Madonna Alert: Desperately Seeking Attention

The point is here: How hard is it to grow up and grow older gracefully? Very hard. Not just for Madonna. Because the availability of tempting tools and poisons for prolonging eternal sexy youth feeds the illusion that it is actually possible.
12/08/2014 03:09 pm ET Updated Feb 07, 2015

As we all have probably noticed, there's a lot of stripping going on in the news, exposing big behinds, flat chests, pregnant bellies, etc. So, where is Madonna hiding? That's what I had been thinking -- there was no way she would leave the field of rapidly growing gangs of exhibitionists to untrained youngsters. Before I could even finish imagining another year without Madonna busting the scene, there she was on and in the new Interview Magazine, chatting about this and that.

And of course, since this is "Madonna Time," there was the ubiquitous spread of over-stylized semi-nudies, deemed provocative, but resembling more a glossy catalogue of an older courtesan who is afraid of losing her patrons. So somehow, this is almost a sad story -- not of victory, but of defeat.

You, Madonna, all of 56 years, can, with an army of hired help, still squeeze yourself into too-tight pieces of strange clothing, show your ample breasts or skip a garment altogether. We got it. And the message is, even when you have still a hugely successful career, tons of money, fans all over the world and four children, all you ever pine for is an approving: "She still looks hot for her age?" Really? Apparently, women, even older ones, still feel the call of duty to be on public view 24/7, naked or scantily clad, available and ready to prove their worth and their beauty.

But there seems something wrong with the picture. The very neatly coiffed yellow-haired lady in the Interview spread who sits in a shabby room on an unmade bed with an old TV on looks a bit bored, as in "done that, seen it all." And she has! The past is all there. The good ol' seamed nylons and the garter belts, a pin-up staple of the '40s and '50s, some shiny latex outfits, satin bras and sunglasses, long black nails, but out of nowhere also a cozy cardigan -- yes, life can get chilly! Yet, there's no fire in these images. They are cold and calculated; the mood is alienation that feels all too real.

Madonna always thrived on explicit images and in using her incredibly fit body like an instrument. It's gotten all a little more elaborate over the years, the temptress routine now needs more careful staging.
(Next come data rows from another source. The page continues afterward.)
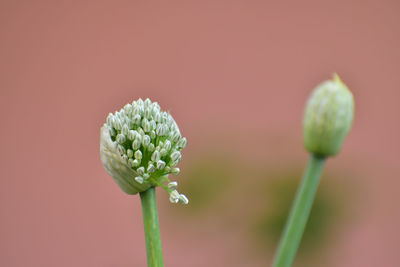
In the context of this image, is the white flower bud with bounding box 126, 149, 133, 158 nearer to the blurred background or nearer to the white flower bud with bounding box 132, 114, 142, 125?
the white flower bud with bounding box 132, 114, 142, 125

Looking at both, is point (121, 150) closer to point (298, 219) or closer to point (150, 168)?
point (150, 168)

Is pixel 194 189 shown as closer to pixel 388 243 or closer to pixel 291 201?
pixel 291 201

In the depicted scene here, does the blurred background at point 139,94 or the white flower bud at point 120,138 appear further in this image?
the blurred background at point 139,94

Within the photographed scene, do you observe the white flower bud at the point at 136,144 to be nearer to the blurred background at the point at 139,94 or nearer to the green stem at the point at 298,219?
the green stem at the point at 298,219

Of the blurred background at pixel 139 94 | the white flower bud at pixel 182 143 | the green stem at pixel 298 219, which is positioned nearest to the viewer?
the green stem at pixel 298 219

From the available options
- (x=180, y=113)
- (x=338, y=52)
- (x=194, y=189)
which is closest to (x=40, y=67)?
(x=180, y=113)

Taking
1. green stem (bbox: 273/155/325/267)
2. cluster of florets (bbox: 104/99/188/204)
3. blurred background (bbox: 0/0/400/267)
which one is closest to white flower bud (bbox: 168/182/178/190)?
cluster of florets (bbox: 104/99/188/204)

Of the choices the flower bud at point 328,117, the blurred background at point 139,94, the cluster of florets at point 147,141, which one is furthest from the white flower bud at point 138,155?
Result: the blurred background at point 139,94
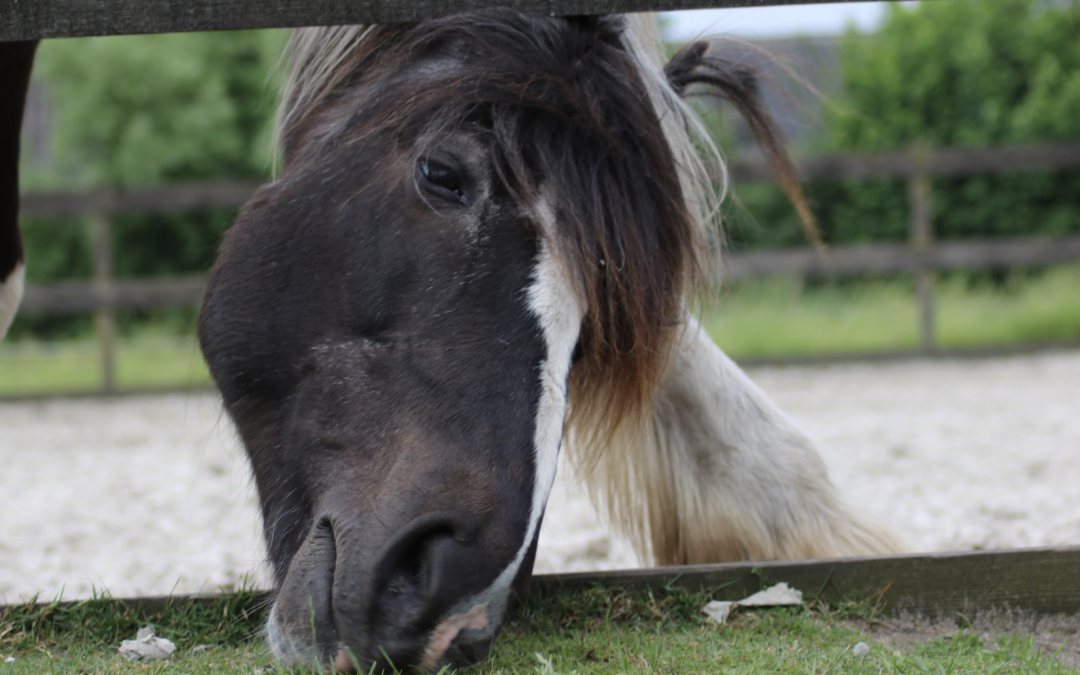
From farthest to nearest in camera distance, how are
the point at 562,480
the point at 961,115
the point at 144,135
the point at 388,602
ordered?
1. the point at 144,135
2. the point at 961,115
3. the point at 562,480
4. the point at 388,602

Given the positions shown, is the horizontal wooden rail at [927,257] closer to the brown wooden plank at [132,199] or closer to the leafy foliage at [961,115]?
the leafy foliage at [961,115]

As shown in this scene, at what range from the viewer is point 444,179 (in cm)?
152

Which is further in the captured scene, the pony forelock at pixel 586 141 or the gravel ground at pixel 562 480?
the gravel ground at pixel 562 480

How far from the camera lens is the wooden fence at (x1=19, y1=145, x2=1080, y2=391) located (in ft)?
24.7

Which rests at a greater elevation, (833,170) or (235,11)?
(235,11)

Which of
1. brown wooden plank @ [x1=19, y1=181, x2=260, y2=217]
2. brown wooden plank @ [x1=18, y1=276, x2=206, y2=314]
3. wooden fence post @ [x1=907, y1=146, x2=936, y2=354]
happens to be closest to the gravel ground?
wooden fence post @ [x1=907, y1=146, x2=936, y2=354]

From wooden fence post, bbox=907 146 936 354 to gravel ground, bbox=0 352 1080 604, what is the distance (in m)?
0.73

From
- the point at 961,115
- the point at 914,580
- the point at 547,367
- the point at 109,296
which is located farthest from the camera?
the point at 961,115

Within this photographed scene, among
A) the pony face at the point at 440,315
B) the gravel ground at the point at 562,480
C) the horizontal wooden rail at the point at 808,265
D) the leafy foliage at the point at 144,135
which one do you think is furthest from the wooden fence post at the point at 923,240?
the leafy foliage at the point at 144,135

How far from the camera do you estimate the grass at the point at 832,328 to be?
838 cm

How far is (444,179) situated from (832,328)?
321 inches

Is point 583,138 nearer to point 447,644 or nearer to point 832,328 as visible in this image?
point 447,644

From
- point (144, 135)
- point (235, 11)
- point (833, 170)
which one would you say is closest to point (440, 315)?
point (235, 11)

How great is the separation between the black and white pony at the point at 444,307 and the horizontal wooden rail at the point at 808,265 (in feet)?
20.3
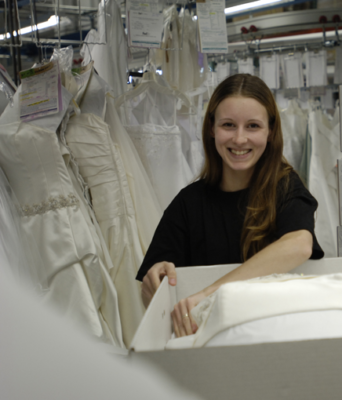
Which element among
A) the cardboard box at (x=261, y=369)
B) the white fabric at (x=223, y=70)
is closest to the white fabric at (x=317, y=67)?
the white fabric at (x=223, y=70)

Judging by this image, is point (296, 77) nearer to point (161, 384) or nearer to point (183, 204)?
point (183, 204)

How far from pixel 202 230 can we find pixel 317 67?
2.10 metres

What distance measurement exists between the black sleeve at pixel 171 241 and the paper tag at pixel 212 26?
97 cm

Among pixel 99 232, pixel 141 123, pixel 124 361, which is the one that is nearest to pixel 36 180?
pixel 99 232

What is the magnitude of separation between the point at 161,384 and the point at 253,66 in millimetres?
3084

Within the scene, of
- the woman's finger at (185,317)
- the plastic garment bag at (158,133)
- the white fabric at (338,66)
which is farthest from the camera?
the white fabric at (338,66)

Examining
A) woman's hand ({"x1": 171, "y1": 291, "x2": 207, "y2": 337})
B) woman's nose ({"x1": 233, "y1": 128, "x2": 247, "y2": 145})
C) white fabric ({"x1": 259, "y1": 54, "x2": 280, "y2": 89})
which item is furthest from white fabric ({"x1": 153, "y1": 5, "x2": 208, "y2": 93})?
woman's hand ({"x1": 171, "y1": 291, "x2": 207, "y2": 337})

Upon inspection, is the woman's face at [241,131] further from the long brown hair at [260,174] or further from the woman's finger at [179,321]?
the woman's finger at [179,321]

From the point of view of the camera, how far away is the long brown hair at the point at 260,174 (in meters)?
1.13

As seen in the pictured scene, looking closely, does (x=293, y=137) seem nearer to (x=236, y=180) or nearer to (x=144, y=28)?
(x=144, y=28)

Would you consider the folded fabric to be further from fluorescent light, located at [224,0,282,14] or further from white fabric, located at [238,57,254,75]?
fluorescent light, located at [224,0,282,14]

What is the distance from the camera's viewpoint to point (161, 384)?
0.88ft

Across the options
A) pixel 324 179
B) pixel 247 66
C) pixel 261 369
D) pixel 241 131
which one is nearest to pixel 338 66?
pixel 247 66

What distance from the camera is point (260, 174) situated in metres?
1.21
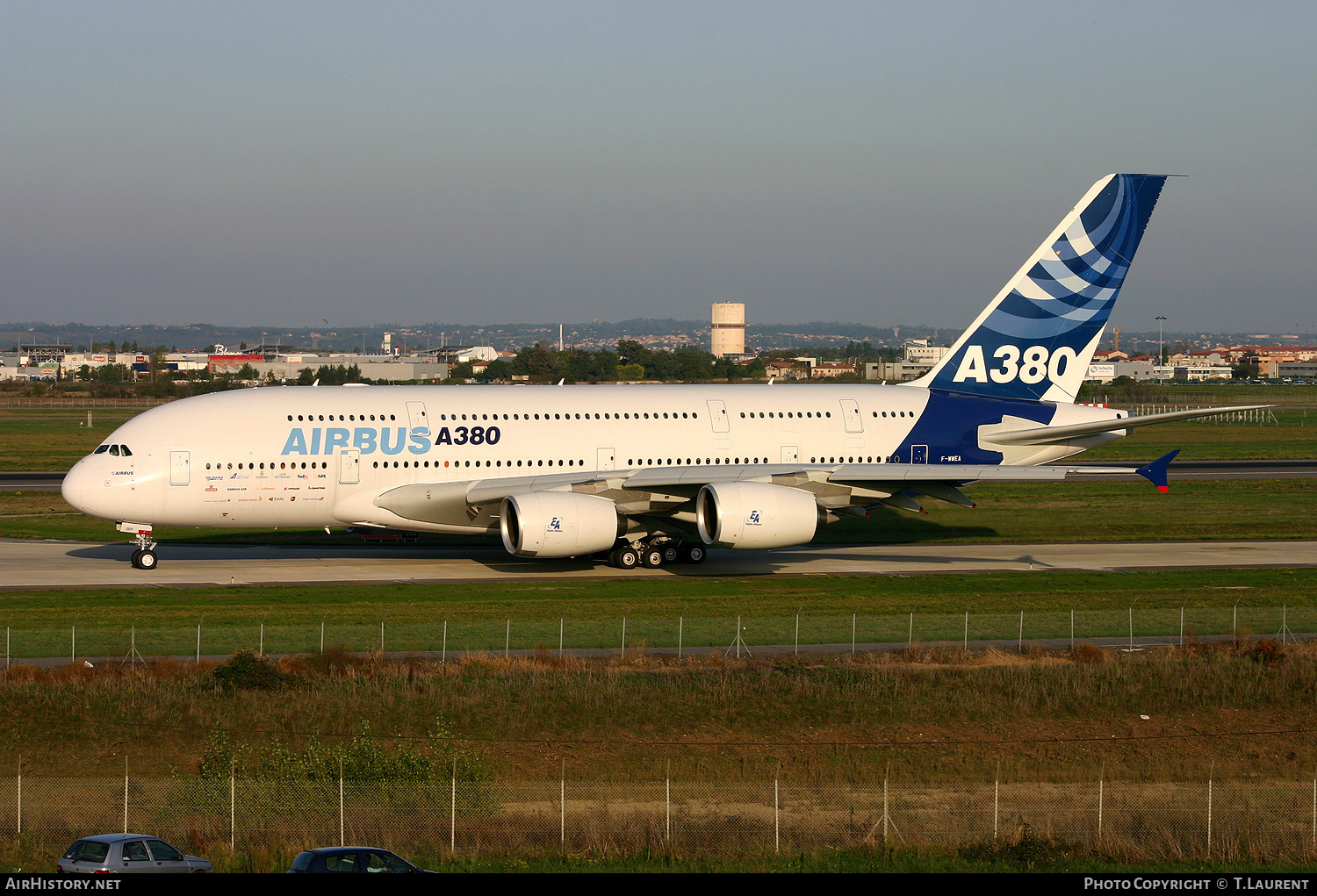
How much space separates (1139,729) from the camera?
81.4ft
And what was once an attempt at "pushing the envelope" has turned more into pushing her cleavage a few inches higher. (I can practically hear her squeal during dress rehearsals: "Higher, higher!" just like they did 100 years ago with the corset, yelling at their maid: "Tighter!"

What once looked like a woman with some charm and a dash of humor looks now like a plastic sculpture, soulless and actually uncomfortable. Come to think of it, Madonna looks like Cindy Sherman doing a Madonna impersonation.
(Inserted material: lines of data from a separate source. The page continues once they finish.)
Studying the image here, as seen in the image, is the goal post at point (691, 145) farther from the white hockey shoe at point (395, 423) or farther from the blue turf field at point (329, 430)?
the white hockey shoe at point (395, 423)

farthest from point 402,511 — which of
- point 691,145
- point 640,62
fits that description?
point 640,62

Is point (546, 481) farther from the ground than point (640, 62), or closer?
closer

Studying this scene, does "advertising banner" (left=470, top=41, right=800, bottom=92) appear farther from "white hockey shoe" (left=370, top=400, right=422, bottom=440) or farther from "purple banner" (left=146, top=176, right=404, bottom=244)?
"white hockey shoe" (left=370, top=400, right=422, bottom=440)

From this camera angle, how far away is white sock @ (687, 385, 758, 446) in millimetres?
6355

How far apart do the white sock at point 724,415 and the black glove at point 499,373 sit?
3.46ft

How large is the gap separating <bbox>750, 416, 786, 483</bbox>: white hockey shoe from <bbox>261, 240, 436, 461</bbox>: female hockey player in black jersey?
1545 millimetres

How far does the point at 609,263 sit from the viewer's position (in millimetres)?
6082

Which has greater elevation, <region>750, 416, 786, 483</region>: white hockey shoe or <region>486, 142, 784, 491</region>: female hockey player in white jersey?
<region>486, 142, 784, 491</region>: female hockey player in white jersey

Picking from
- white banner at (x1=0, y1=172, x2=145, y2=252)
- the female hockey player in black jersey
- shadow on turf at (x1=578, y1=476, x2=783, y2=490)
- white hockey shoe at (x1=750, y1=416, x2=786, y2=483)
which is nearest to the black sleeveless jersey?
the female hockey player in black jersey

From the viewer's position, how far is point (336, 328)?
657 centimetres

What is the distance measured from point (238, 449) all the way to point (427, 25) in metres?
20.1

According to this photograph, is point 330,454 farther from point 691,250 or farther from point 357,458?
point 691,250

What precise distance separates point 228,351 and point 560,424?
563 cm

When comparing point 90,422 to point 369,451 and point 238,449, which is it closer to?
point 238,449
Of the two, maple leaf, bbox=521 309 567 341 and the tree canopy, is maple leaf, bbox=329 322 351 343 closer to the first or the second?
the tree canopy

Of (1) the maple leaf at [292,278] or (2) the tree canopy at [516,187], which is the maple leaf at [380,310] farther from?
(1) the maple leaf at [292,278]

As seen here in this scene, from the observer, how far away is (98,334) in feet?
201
The point is here: How hard is it to grow up and grow older gracefully? Very hard. Not just for Madonna. Because the availability of tempting tools and poisons for prolonging eternal sexy youth feeds the illusion that it is actually possible.
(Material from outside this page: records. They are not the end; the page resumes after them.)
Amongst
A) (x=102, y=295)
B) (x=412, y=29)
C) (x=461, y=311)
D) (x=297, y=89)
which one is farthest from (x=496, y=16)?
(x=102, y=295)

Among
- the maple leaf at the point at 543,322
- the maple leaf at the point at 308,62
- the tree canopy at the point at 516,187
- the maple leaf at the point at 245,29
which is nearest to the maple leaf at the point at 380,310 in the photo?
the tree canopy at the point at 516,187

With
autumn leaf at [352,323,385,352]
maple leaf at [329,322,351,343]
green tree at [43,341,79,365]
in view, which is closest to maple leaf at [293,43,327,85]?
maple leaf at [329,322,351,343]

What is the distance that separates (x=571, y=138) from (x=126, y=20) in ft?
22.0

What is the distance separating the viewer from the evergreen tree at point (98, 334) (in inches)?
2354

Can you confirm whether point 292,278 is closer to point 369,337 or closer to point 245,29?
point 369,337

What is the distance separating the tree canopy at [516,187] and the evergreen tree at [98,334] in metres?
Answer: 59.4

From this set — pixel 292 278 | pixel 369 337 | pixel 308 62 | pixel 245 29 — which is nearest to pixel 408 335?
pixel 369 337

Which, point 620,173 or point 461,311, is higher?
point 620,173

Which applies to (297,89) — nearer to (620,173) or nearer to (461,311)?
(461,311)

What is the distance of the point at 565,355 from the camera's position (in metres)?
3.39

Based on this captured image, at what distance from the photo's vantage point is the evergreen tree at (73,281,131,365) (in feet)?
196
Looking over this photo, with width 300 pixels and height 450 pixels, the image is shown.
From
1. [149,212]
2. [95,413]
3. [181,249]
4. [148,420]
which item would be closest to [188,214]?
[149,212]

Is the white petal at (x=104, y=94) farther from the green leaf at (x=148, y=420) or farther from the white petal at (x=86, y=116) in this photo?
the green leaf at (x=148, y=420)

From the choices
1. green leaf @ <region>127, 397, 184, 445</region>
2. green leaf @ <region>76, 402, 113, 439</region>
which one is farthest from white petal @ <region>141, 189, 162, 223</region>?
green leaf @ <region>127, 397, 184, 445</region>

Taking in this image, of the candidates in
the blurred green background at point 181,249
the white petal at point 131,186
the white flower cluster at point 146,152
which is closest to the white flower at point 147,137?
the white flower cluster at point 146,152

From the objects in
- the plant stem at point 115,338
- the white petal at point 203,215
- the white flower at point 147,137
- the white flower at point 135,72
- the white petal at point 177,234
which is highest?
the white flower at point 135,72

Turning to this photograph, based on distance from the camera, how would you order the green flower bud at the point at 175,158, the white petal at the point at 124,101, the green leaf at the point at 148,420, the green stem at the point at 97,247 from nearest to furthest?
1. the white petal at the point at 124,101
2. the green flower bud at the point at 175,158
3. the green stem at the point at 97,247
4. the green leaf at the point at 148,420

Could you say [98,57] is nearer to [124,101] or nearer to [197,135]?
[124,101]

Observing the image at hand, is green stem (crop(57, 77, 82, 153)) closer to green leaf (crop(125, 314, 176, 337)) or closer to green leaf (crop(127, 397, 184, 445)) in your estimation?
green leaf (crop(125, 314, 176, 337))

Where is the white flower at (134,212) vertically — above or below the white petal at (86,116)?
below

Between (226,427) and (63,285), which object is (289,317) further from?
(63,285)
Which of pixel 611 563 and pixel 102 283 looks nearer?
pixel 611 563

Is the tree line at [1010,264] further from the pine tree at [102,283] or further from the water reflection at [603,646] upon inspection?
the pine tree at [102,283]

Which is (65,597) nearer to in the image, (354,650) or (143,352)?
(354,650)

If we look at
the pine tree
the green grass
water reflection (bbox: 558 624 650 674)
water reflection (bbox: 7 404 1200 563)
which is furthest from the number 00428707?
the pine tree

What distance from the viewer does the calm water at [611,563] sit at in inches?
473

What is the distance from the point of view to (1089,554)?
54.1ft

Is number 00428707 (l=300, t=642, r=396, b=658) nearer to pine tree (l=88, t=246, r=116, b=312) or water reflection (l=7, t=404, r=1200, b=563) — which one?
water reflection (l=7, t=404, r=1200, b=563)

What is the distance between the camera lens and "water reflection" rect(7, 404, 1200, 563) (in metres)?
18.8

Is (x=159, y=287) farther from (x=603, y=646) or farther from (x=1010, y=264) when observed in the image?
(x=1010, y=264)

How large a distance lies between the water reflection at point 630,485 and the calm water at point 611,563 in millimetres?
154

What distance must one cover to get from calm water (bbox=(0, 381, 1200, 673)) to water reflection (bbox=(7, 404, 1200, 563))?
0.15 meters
"Truth or Dare" was once Madonna's motto (and a real good documentary). Now, the truth is that she doesn't really dare to look the simple fact in the face that getting old is life, too.

But aging is also an interesting process, one that remains one of the last non-negotiable vestiges among the natural forces. And because it is in your skin and bones and suffuses your heart and mind, it can't be stopped or convincingly altered. No matter how hard you try. For a true survivor like her, aging could also be seen as a fabulous triumph and a celebration as well. And a perfect time to shed a cliché or two, especially the overused ones, because they tend to hang heavily around a performer's neck like a chain on a dog in captivity.

But it looks like Madonna opted out of wanting to change. So, what started out with "Like a Virgin" looks now more "Like a Hausfrau" -- alas with a naughty hobby. Somehow, the once aggressive porn-pics appear now pedestrian, have turned into a sex-burlesque, the type where a former dominatrix waits for the TV repairman in nothing but a mask on her face and a flask with whiskey in her hand. All of which would be really hot in an old age home.

So should we be worried that Madge will turn out to be the eternal stripper? Will there be a "Cher moment" in the near future?

But Madonna would never admit that she can't come up with fresh ideas. Ever since pop stars like her (and continued by Lady Gaga) started to decorate their musical offerings with the pretentious label "art", Madonna has used that self-styled seal of affectation relentlessly and unapologetically. She is a singer with a huge ego and an even bigger bank account who can stage any show of any kind in almost any country that will let her in and do her "art".
"I was attracted to creative people," she said in Interview. "You don't want to be the smartest person in the room; you want to be the dumbest in the room." Now, we don't want to be too catty and come up with a retort as cheap as "Well done. You've succeeded." But what we could say is that she certainly is always the most undressed person in the room.

Speaking of... It's funny, men have all the power in the world, publicly and privately -- and none of them came by it by dropping their pants for no reason at all. Maybe there is something powerful about being fully dressed? It's worth a try, is it not?

I have a dream! Not just about Madonna, but about women who dare to take back their bodies, naked or clothed, who don't give them freely to the slobbering masses. Because images of female bodies have been too often and for far too long generously scattered over the whole world. Fact is: naked, exposed people can come off as vulnerable and powerless. There are lots of routines for you, Madonna. Be bold and be old.